Version 5.x has been out of support since December 13, 2022, and this corresponding section of the documentation is no longer maintained. We strongly recommend upgrading to a supported version.

Using JWTs

On ASP.NET Core, you typically use the JWT authentication handler for validating JWT bearer tokens.

Validating a JWT token

First you need add a reference to the authentication handler to your API project:

<PackageReference Include="Microsoft.AspNetCore.Authentication.JwtBearer" />

If all you care about, is making sure that an access token comes from your trusted IdentityServer, the following snippet shows the typical JWT validation configuration for ASP.NET Core:

public class Startup
{
    public void ConfigureServices(IServiceCollection services)
    {
        services.AddAuthentication(JwtBearerDefaults.AuthenticationScheme)
            .AddJwtBearer(options =>
            {
                // base-address of your identityserver
                options.Authority = "https://demo.duendesoftware.com";

                // audience is optional, make sure you read the following paragraphs
                // to understand your options
                options.TokenValidationParameters.ValidateAudience = false;

                // it's recommended to check the type header to avoid "JWT confusion" attacks
                options.TokenValidationParameters.ValidTypes = new[] { "at+jwt" };
            });
    }
}

On .NET Core 3.1 you need to manually reference the System.IdentityModel.Tokens.Jwt Nuget package version 5.6 to be able to check the type header.

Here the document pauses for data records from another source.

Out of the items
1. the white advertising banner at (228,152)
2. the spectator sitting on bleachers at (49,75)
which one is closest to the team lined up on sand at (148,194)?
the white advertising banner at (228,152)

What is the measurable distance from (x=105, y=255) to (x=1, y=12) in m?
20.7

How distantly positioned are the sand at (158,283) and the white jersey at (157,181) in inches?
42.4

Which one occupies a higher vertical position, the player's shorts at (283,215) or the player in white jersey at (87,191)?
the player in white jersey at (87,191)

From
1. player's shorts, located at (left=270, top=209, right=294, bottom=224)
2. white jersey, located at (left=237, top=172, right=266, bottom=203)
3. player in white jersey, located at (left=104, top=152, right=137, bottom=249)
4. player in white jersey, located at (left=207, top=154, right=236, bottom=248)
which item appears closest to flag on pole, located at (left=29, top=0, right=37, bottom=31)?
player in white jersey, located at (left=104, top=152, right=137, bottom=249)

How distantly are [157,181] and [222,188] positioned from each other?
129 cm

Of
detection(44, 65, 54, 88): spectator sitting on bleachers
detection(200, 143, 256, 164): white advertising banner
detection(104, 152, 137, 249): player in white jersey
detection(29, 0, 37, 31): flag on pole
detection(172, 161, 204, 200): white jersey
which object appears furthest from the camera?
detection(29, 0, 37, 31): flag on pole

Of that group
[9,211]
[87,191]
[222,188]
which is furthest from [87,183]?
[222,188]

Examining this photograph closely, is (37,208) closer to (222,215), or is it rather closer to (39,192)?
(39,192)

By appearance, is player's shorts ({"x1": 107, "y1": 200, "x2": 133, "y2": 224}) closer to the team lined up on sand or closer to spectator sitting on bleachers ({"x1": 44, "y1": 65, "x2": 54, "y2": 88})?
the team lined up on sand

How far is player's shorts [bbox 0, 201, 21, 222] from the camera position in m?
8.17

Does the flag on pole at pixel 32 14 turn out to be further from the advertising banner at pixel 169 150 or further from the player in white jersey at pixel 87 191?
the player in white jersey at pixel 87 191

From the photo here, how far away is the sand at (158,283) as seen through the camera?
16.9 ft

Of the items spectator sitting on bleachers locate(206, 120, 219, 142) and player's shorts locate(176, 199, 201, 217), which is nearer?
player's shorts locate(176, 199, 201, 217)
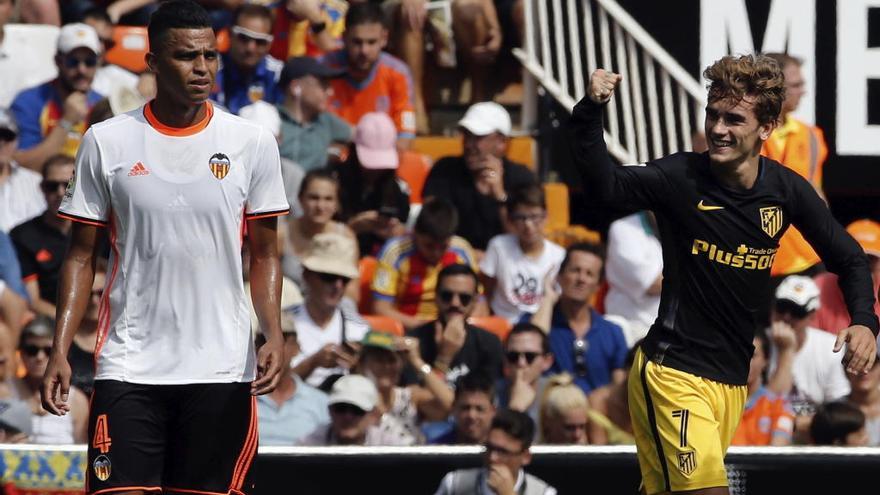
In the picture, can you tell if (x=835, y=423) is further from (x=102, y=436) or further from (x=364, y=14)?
(x=102, y=436)

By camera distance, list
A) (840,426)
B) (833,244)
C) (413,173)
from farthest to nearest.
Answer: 1. (413,173)
2. (840,426)
3. (833,244)

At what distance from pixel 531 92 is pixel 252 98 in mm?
2181

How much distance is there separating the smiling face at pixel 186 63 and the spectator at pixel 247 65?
5665 millimetres

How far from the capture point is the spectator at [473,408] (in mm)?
9016

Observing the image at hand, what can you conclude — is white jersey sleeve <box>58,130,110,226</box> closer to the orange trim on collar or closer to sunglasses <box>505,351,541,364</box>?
the orange trim on collar

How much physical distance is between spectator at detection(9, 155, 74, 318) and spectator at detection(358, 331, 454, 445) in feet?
6.81

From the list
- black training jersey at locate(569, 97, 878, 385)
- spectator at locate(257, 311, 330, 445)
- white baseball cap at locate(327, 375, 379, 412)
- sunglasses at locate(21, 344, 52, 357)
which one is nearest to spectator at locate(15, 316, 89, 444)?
sunglasses at locate(21, 344, 52, 357)

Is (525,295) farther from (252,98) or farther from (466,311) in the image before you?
(252,98)

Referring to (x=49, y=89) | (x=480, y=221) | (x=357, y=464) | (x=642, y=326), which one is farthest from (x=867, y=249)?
(x=49, y=89)

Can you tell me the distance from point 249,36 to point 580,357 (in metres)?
3.34

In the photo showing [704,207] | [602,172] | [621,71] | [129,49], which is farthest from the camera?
[621,71]

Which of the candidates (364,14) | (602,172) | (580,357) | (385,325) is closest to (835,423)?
(580,357)

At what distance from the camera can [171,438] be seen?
231 inches

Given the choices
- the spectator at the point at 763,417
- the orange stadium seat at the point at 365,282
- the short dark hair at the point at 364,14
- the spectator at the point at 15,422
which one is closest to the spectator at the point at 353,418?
the spectator at the point at 15,422
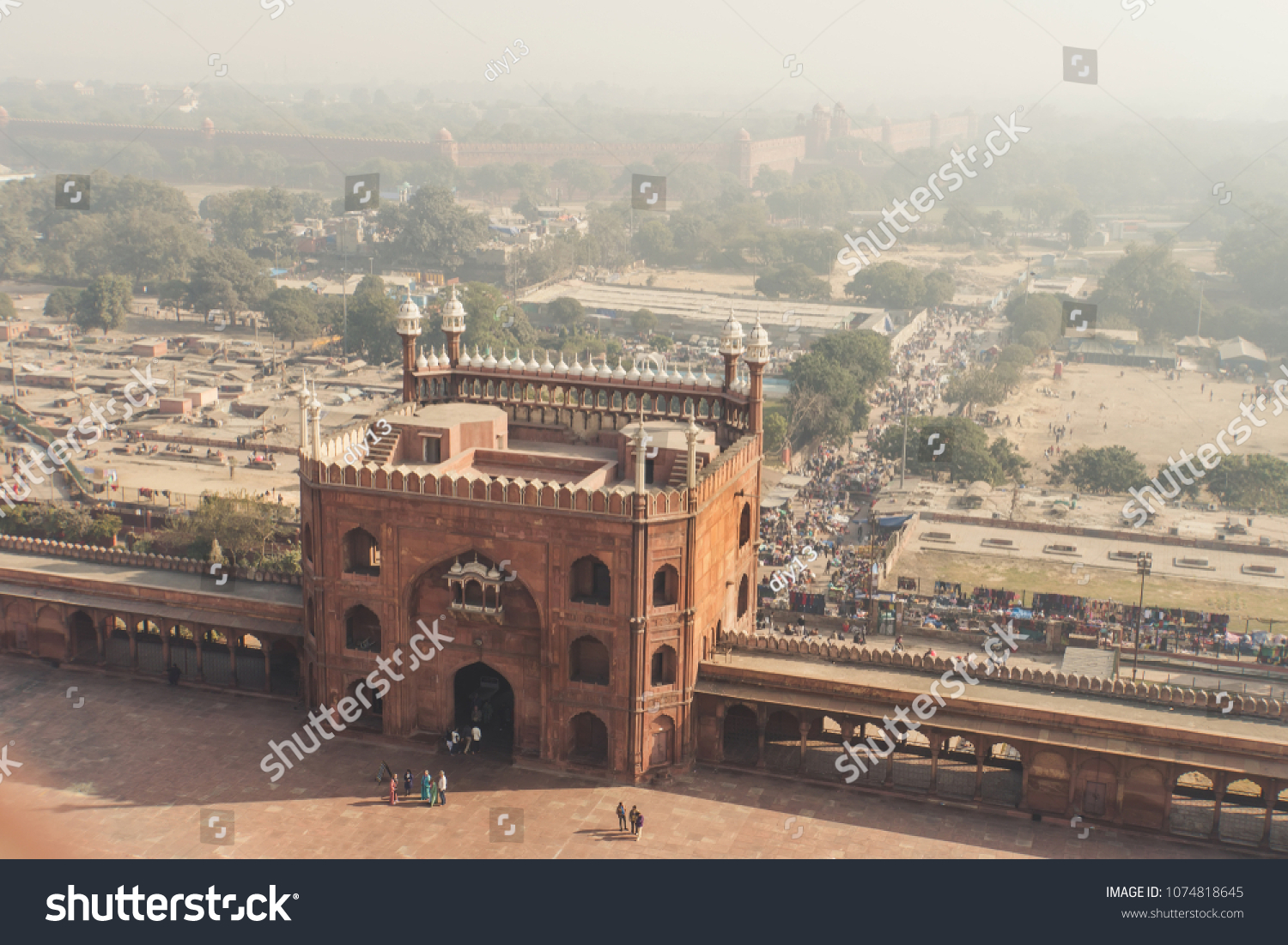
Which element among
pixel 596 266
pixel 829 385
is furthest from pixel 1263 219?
pixel 829 385

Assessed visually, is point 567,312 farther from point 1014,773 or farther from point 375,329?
point 1014,773

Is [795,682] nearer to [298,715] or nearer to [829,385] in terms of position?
[298,715]

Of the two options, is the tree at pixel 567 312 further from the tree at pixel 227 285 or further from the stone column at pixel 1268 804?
the stone column at pixel 1268 804

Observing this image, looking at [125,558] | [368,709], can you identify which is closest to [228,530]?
[125,558]

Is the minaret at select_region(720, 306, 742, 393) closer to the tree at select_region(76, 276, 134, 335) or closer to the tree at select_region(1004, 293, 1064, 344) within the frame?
the tree at select_region(1004, 293, 1064, 344)

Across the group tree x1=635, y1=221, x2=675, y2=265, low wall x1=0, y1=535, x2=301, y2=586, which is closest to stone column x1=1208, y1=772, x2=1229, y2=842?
low wall x1=0, y1=535, x2=301, y2=586

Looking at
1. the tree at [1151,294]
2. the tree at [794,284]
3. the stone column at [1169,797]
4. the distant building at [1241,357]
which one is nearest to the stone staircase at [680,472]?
the stone column at [1169,797]
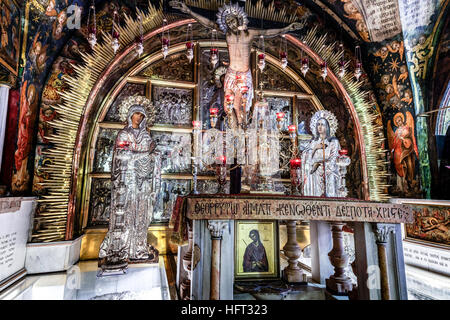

Adding audience validation

Simply making sure that the token is coming from a trusted issuer is not good enough for most cases. In more complex systems, you will have multiple resources and multiple clients. Not every client might be authorized to access every resource.

In OAuth there are two complementary mechanisms to embed more information about the “functionality” that the token is for - audience and scope (see defining resources for more information).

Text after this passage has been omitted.